Hegele is project leader of Structural and Functional Annotation of the Human Genome for Disease Study, an innovative project which aims to bridge new biological knowledge with medical applications. Any two humans are 99.9% identical at the level of their DNA sequences. But recently, new forms of genomic variation have been appreciated above and beyond single nucleotide polymorphisms. These include large scale variations, such as copy number changes, insertions, deletions, duplications and rearrangements, and they may be much more widespread than was previously appreciated. In this project, collaborator Steve Scherer of the Hospital for Sick Children will define and superimpose these large scale genomic variations over top of the existing “first draft” of the human genome sequence map. Another form of genome variation occurs through a process called “alternative splicing’, which gives rise to multiple versions of a protein encoded by a single gene. Also, some parts of the genome previously thought to be dormant are now known to code for active proteins functioning in the body.
Collaborators Ben Blencowe, Tim Hughes and Brendan Frey of the University of Toronto will define and integrate these new forms of genomic variation into the current human genome sequence map.
The project will therefore deliver a “new improved edition” of the human genome map; one that annotates and characterizes largescale copy number variants, alternative splicing profiles of genes in selected tissues and previously unknown genes and other functional elements. Hegele and collaborators will then apply the annotated genome map with its rich trove of new biological information to unravel the genetic basis of diseases that extract a huge social and economic toll in Canada, such as diabetes, heart disease and breast cancer.
The data generated from the project will be made available, free of charge, on the Internet, in order to accelerate biomedical discovery, including the diagnosis and treatment of common diseases.

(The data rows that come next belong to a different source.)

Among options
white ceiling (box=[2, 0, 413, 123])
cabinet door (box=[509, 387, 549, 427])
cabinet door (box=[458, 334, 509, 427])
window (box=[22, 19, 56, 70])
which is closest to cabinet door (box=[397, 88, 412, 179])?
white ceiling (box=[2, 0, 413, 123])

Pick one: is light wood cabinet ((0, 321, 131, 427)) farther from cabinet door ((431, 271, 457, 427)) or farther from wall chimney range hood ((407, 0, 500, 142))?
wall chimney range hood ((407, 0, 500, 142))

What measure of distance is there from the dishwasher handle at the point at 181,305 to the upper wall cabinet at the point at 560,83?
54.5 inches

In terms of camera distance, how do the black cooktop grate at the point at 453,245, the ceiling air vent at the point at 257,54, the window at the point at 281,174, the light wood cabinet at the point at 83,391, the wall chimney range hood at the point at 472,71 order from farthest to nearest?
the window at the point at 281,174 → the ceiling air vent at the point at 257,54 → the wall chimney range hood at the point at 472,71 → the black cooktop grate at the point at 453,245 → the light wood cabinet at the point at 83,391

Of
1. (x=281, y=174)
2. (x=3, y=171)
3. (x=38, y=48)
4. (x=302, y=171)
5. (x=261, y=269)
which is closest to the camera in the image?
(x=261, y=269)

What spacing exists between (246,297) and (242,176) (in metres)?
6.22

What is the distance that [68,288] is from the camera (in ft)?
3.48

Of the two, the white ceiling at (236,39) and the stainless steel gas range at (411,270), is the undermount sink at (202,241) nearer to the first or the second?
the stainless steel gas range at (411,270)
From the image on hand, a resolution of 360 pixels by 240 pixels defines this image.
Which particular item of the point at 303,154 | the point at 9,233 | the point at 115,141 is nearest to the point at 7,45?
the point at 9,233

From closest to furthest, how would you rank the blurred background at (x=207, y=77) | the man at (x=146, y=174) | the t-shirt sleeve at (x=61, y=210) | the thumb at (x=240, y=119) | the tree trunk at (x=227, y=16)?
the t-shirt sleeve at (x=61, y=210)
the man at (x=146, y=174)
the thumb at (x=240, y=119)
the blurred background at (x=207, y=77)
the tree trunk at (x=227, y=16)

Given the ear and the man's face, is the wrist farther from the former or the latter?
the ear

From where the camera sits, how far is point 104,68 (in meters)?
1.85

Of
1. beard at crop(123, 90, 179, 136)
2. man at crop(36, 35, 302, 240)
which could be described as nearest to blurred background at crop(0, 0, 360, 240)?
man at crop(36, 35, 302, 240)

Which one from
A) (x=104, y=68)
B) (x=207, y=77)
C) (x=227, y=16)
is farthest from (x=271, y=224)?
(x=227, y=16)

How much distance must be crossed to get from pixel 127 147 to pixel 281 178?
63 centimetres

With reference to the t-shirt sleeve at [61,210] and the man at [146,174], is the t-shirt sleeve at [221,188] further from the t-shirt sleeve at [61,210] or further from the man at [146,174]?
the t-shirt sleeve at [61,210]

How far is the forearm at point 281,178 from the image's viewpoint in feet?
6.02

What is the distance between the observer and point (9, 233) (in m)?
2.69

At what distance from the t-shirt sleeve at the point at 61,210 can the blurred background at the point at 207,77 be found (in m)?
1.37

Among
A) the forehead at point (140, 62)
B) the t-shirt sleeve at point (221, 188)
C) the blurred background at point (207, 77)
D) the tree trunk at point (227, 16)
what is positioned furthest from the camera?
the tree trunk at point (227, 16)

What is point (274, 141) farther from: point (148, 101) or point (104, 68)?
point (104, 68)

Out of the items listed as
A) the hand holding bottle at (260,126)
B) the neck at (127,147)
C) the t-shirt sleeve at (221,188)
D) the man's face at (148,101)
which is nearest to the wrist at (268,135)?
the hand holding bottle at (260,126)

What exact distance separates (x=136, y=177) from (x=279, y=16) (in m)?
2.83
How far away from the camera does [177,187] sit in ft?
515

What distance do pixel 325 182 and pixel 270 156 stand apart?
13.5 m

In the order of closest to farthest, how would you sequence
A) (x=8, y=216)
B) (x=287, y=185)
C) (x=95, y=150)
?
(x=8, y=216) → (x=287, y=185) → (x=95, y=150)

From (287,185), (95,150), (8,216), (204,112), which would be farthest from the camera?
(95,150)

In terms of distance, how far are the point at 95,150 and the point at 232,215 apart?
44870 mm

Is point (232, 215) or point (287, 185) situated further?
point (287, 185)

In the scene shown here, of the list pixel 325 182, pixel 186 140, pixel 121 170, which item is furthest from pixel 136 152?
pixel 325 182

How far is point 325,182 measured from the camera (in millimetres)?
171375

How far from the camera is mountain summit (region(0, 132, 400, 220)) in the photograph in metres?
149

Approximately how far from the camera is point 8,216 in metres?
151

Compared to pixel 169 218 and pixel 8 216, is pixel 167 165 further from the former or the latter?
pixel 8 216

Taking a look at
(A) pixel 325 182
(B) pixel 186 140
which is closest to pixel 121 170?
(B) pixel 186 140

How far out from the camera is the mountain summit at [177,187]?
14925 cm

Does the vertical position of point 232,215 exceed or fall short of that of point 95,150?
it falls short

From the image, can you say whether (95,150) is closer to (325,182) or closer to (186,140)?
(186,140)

Integrated GE3LS Research: The meanings and understandings of terms used in genomics research
GE3LS Project Leaders: Jeff Nisker, University of Western Ontario
In order to ensure optimal data collection and informed choice, the GE3LS project team’s over-arching goal is to investigate how the understandings of terms used in genomics research by scientists, when translated into the scientists’ meanings on consent forms, information letters, surveys, and demographic forms, may or may not be consistent with the understandings of research participants and their meanings when they respond to such documents. The team will:
- perform a textual analysis of research grants, information letters and consent forms that are being used in clinical studies of this Genome Canada grant and others funded in the last Genome Canada competition. With interview ‘prompts’ from the results of this research, research participants and researchers involved in the clinical Themes of this Genome Canada grant will be interviewed to provide further insight into the meanings and understandings of terms used in genomics research, particularly related to copy number variations (CNVs);
- survey other key stakeholders’ views of genomic research (particularly related to CNV), such as health professionals’ (medical geneticists and counselors, physicians) perceptions of the clinical meaning of CNV results (what kinds of results should provoke duty to warn, and child protection obligations);
- examine the views and experiences of patients and their families as research participants towards furthering informed choice to participate in CNV research;
- explore the meanings and understandings of terms used in CNV research by studying issues revolving around the interpretation, management and communication of whole genome scanning (WGS) results to patients and their families; and
- consider the legal issues that are emerging from the methodologies of the aforementioned studies that explore the meanings and understandings of terms used in CNV research, including qualitative content analysis, interviews of researchers and research participants, and electronic surveys.